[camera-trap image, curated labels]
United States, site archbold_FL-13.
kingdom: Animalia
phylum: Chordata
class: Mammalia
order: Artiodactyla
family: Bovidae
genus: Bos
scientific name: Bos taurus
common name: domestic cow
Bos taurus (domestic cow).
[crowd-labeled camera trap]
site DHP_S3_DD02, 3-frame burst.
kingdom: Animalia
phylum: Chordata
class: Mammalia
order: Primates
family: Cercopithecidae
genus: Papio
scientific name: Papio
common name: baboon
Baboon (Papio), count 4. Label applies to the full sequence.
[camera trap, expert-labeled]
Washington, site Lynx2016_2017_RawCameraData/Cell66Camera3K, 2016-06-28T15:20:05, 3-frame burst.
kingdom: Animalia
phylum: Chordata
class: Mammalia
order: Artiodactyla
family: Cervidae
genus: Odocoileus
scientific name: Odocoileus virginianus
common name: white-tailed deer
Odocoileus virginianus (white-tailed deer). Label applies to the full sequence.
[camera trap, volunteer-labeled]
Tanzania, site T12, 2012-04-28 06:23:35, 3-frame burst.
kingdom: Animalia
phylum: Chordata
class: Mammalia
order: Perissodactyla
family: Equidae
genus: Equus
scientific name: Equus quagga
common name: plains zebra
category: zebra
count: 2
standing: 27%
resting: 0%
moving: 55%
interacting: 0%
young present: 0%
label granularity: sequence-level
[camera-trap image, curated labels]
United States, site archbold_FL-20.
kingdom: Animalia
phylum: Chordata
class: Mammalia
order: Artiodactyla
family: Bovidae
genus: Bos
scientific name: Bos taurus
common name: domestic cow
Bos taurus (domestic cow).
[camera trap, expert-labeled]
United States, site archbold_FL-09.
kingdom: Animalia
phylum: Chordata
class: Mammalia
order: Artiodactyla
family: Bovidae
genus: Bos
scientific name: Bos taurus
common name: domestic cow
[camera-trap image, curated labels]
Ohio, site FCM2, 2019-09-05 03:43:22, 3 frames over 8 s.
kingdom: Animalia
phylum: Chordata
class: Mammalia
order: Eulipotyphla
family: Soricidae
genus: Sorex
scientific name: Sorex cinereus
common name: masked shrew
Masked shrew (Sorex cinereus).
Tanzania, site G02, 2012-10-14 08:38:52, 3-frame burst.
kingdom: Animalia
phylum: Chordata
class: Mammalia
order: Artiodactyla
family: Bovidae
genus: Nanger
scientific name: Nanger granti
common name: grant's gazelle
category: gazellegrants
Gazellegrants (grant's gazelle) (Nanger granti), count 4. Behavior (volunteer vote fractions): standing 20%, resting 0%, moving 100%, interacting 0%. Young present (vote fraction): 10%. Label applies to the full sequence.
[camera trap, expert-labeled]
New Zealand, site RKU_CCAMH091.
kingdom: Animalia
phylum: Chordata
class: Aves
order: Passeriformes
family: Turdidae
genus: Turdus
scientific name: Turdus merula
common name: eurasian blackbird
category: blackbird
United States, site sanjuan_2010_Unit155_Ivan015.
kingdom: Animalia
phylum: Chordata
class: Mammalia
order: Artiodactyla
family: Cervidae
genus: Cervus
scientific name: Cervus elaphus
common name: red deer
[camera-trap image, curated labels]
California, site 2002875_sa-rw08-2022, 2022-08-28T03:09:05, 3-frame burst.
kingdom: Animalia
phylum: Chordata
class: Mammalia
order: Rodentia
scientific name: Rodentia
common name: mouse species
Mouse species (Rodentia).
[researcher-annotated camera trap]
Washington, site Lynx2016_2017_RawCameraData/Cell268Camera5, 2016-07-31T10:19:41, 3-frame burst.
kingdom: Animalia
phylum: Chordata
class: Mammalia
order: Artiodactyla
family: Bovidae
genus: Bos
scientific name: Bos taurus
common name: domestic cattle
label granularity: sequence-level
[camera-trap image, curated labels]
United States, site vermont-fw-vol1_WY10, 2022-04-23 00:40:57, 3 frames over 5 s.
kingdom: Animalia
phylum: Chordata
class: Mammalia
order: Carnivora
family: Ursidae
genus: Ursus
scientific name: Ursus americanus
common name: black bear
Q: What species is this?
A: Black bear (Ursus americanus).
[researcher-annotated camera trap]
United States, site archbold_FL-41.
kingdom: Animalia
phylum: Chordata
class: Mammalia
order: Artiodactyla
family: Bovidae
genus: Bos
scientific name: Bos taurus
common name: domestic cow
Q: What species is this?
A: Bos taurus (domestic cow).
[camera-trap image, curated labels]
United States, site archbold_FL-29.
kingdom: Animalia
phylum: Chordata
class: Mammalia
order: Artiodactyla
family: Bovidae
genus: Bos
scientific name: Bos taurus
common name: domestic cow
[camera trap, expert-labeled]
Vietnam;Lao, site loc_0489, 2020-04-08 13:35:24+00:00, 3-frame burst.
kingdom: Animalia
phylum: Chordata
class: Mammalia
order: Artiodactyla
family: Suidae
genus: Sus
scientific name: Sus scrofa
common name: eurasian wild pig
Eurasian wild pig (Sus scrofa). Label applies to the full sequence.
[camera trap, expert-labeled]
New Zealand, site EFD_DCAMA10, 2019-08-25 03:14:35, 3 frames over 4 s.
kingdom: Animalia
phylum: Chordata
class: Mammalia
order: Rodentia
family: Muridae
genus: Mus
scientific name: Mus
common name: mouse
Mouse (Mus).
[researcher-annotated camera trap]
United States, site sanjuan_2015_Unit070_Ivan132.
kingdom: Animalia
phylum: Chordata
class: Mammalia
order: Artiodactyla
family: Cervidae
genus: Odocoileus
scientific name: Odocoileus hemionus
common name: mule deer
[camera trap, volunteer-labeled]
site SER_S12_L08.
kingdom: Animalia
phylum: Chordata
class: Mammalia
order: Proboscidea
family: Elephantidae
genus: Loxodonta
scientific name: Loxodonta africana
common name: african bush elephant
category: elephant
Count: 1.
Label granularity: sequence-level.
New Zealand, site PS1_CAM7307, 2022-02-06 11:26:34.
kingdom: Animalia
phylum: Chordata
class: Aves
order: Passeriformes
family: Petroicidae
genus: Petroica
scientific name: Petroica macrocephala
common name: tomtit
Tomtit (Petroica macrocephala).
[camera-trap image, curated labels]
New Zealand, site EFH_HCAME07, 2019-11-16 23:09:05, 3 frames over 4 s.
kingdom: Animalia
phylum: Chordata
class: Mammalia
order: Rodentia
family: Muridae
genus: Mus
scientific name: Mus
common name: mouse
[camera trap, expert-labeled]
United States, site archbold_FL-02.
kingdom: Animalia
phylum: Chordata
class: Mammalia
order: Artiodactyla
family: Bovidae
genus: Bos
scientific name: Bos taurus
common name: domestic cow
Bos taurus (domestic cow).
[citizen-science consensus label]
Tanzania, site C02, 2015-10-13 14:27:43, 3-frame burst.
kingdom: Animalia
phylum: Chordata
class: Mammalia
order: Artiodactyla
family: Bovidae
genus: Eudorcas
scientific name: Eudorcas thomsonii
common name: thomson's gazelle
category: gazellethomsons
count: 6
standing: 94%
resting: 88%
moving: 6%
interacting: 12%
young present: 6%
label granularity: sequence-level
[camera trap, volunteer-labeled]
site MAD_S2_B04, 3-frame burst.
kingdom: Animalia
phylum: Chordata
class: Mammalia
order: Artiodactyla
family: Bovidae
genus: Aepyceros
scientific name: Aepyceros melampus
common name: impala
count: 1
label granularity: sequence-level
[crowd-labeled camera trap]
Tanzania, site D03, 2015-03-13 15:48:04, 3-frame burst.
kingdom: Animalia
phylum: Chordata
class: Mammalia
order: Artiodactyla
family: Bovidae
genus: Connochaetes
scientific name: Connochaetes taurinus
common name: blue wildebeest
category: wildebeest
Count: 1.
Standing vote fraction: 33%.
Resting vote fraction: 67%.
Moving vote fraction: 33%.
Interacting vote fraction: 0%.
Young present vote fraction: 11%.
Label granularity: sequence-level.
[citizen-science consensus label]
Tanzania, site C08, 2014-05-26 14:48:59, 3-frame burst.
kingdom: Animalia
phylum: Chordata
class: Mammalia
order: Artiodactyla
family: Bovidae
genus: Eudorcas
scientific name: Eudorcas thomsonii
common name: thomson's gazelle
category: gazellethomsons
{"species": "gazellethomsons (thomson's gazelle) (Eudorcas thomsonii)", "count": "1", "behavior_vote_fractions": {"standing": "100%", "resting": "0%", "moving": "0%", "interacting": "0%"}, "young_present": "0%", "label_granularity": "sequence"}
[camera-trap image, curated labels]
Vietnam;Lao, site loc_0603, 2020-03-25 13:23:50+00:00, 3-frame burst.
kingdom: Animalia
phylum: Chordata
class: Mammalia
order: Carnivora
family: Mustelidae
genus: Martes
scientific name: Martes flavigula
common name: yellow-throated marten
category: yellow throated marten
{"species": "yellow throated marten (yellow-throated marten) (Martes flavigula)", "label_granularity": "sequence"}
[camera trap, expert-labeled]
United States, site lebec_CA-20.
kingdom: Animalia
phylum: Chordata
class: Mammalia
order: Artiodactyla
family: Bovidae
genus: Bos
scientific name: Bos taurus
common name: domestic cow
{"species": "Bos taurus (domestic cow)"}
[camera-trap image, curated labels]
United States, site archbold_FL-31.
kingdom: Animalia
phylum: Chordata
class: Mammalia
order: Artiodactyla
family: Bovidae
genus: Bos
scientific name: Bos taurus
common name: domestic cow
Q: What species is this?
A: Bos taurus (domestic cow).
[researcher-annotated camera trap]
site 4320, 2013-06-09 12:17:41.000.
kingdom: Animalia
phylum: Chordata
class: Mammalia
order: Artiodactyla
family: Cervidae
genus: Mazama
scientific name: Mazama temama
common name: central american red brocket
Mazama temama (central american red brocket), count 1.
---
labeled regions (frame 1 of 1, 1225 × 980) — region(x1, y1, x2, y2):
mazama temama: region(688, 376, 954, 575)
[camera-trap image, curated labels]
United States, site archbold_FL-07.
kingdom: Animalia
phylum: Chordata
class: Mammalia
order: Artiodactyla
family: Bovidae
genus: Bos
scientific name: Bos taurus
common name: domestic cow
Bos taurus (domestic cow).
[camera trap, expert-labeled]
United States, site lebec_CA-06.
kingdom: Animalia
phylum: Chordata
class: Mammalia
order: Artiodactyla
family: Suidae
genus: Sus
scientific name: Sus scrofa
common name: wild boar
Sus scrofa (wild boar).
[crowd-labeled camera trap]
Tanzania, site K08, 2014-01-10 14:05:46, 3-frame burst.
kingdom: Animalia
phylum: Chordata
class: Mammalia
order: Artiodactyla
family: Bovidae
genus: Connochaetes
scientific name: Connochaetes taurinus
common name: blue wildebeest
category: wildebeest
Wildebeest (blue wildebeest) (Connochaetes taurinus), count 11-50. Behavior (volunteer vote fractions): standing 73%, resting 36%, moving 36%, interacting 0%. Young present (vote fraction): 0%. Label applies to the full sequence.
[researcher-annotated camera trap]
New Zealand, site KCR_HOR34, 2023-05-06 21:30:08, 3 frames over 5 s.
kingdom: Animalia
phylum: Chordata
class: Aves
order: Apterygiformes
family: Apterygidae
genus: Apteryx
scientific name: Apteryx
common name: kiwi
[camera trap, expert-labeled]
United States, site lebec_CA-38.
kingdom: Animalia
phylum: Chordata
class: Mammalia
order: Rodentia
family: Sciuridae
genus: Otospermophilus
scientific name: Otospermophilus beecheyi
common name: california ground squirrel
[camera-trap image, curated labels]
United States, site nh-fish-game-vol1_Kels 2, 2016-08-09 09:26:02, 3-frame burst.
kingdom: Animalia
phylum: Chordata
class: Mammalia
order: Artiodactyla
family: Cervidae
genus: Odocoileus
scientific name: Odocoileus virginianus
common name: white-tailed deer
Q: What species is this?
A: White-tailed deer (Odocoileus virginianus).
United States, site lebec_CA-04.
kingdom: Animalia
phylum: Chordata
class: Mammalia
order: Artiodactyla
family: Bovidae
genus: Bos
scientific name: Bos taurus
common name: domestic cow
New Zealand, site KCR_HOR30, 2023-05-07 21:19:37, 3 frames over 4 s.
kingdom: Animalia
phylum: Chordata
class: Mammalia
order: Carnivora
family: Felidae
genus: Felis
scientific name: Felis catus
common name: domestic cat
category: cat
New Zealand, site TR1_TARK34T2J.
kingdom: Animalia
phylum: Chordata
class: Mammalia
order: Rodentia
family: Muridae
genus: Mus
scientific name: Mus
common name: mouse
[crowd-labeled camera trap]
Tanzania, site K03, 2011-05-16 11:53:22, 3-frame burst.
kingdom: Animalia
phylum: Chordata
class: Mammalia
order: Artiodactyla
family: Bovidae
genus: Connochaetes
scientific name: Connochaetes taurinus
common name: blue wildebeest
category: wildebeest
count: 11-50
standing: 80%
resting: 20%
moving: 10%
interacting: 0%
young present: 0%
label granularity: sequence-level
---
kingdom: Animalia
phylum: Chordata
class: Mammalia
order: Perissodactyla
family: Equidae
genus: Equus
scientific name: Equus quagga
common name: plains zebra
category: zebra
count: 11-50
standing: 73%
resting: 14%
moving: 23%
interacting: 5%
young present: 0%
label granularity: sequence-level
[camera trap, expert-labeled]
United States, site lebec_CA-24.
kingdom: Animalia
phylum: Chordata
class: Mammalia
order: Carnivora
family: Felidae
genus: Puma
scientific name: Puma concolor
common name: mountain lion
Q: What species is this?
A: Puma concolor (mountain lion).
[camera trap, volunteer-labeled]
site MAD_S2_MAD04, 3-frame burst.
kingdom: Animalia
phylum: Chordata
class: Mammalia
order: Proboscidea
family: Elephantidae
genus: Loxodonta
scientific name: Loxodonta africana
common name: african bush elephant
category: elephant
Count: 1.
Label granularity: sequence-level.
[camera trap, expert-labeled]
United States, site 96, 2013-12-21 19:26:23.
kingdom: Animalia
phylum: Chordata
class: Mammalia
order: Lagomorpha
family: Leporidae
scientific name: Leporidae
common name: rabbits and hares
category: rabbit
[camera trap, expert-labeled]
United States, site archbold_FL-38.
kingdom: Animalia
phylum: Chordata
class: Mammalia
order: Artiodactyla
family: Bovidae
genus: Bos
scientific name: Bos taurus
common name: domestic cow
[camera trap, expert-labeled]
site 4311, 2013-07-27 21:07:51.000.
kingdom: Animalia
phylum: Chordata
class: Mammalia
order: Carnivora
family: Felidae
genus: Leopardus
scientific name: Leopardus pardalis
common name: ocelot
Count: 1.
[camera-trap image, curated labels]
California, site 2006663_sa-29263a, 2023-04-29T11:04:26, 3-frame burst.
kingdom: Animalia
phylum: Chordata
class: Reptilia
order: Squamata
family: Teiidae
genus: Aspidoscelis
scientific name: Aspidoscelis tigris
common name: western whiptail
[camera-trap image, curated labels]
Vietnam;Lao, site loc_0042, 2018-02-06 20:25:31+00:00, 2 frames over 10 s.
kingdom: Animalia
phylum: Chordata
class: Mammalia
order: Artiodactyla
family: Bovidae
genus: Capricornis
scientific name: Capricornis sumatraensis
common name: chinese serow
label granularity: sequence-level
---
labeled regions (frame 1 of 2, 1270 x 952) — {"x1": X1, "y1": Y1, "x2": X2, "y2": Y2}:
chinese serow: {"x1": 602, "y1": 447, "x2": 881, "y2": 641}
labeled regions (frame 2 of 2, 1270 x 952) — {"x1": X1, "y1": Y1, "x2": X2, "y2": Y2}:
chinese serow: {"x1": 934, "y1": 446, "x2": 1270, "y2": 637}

### Exercise directions
Report all lines of the data that include the word "Vietnam".

### Answer to this task
Vietnam;Lao, site loc_0489, 2020-04-08 13:35:24+00:00, 3-frame burst.
Vietnam;Lao, site loc_0603, 2020-03-25 13:23:50+00:00, 3-frame burst.
Vietnam;Lao, site loc_0042, 2018-02-06 20:25:31+00:00, 2 frames over 10 s.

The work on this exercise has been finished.